Nerve transfer surgery has the potential to restore function to affected muscles. For nerve transfer surgery to be successful, surgical intervention must be done before irreversible distal nerve and motor endplate degeneration occurs [26, 27]. Specialists prefer to evaluate patients at about six months post AFM and if recovery of function remains poor, surgical intervention is recommended at about one year (based on discussion with surgeons at our institution, and also literature reviews [28, 29, 30]). Tendon transfers offer another avenue to restore function. The success of these procedures is dependent on available muscle that remains innervated and the functional goals of the patient [27]. Tendon transfers can be done at any time following AFM.
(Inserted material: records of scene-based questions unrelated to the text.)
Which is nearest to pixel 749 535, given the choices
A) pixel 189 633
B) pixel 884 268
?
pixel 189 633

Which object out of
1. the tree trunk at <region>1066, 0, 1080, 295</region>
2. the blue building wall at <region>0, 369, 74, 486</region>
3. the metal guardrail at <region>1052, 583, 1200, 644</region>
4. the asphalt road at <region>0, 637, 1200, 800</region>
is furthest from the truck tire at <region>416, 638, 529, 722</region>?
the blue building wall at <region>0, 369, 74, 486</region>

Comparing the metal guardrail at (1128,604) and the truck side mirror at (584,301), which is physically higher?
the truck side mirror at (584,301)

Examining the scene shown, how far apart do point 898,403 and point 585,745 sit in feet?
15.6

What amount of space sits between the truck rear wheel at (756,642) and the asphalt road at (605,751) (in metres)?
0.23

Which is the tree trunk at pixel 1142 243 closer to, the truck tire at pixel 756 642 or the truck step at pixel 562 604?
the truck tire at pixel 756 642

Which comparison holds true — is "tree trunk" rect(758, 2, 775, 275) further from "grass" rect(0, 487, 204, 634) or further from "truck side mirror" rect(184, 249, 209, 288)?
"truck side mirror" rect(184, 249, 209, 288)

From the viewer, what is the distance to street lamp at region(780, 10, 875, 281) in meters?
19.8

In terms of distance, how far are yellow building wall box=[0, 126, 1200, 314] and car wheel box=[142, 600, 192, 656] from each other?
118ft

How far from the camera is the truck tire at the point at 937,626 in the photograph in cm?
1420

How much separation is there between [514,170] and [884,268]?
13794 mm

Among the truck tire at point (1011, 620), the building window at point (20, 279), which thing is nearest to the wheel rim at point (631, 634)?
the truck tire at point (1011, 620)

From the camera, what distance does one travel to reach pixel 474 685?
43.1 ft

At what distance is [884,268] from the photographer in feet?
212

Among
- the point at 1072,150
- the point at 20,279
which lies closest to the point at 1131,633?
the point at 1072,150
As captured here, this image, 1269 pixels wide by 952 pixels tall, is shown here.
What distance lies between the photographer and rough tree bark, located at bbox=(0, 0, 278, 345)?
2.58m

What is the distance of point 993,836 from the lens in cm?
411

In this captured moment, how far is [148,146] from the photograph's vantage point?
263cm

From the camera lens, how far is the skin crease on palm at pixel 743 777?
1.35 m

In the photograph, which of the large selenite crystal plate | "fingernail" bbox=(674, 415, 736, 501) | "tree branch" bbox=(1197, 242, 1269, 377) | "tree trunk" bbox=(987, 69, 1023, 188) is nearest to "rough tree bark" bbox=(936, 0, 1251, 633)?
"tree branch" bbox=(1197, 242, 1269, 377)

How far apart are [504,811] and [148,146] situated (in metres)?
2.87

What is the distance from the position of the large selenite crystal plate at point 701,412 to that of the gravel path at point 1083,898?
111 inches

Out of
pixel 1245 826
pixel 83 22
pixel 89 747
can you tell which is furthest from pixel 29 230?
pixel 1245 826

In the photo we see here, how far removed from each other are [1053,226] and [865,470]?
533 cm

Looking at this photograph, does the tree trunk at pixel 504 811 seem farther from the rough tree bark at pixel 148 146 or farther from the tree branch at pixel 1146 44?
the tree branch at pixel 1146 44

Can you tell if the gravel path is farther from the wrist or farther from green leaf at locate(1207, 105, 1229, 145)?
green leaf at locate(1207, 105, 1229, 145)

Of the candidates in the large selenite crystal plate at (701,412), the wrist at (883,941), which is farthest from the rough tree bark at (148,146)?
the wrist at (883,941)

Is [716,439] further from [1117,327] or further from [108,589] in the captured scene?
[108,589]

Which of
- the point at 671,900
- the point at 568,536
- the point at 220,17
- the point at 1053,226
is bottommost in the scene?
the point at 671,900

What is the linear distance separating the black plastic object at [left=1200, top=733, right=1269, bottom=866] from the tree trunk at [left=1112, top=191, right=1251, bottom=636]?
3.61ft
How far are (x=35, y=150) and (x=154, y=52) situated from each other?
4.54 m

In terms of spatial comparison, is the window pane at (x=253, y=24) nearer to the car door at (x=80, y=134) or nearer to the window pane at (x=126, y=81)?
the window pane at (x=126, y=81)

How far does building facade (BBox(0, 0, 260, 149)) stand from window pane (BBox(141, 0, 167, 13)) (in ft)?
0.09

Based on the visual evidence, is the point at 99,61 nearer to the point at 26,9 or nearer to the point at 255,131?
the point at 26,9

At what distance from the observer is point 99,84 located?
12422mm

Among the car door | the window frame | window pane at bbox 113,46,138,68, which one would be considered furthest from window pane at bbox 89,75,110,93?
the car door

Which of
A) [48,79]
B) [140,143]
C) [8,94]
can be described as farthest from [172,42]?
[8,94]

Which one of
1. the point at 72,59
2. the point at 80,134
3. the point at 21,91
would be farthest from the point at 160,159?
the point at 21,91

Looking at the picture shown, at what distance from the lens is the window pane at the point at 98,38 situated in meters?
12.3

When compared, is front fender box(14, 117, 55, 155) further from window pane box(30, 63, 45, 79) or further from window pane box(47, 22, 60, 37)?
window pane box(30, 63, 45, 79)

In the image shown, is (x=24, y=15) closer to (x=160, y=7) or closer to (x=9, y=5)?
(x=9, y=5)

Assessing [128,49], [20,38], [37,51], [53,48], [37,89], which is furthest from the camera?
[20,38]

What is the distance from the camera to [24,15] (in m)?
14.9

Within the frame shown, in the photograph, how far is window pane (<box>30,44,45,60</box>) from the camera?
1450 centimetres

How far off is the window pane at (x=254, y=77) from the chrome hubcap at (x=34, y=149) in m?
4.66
Each patient in our cohort presented with a unique clinical picture. Comprehensive coordination of care was needed among multiple team members to optimize patients’ rehabilitation and monitor their recovery. Patients and families were provided with individualized home rehabilitation programs and equipment was recommended to facilitate continued ABRT in the home environment using the principles listed above. Home programs were customized for each patient and family to meet their continued needs and accommodate their lifestyles. Continued outpatient therapy and recommendations to return to medical and rehabilitation clinic for regular follow up is critical as these patients continue to grow developmentally and change neurologically.
As AFM remains a rare condition, our review is limited statistically by the low numbers of patients affected. New patients however are now more consistently recognized as having AFM and are receiving more standardized evaluations and interventions. Further data collection with this larger population will help us better understand the time frame and pattern of recovery, and which interventions will be of most benefit.
Footnotes
Conflict of interest
No authors have any conflicts of interest to disclose.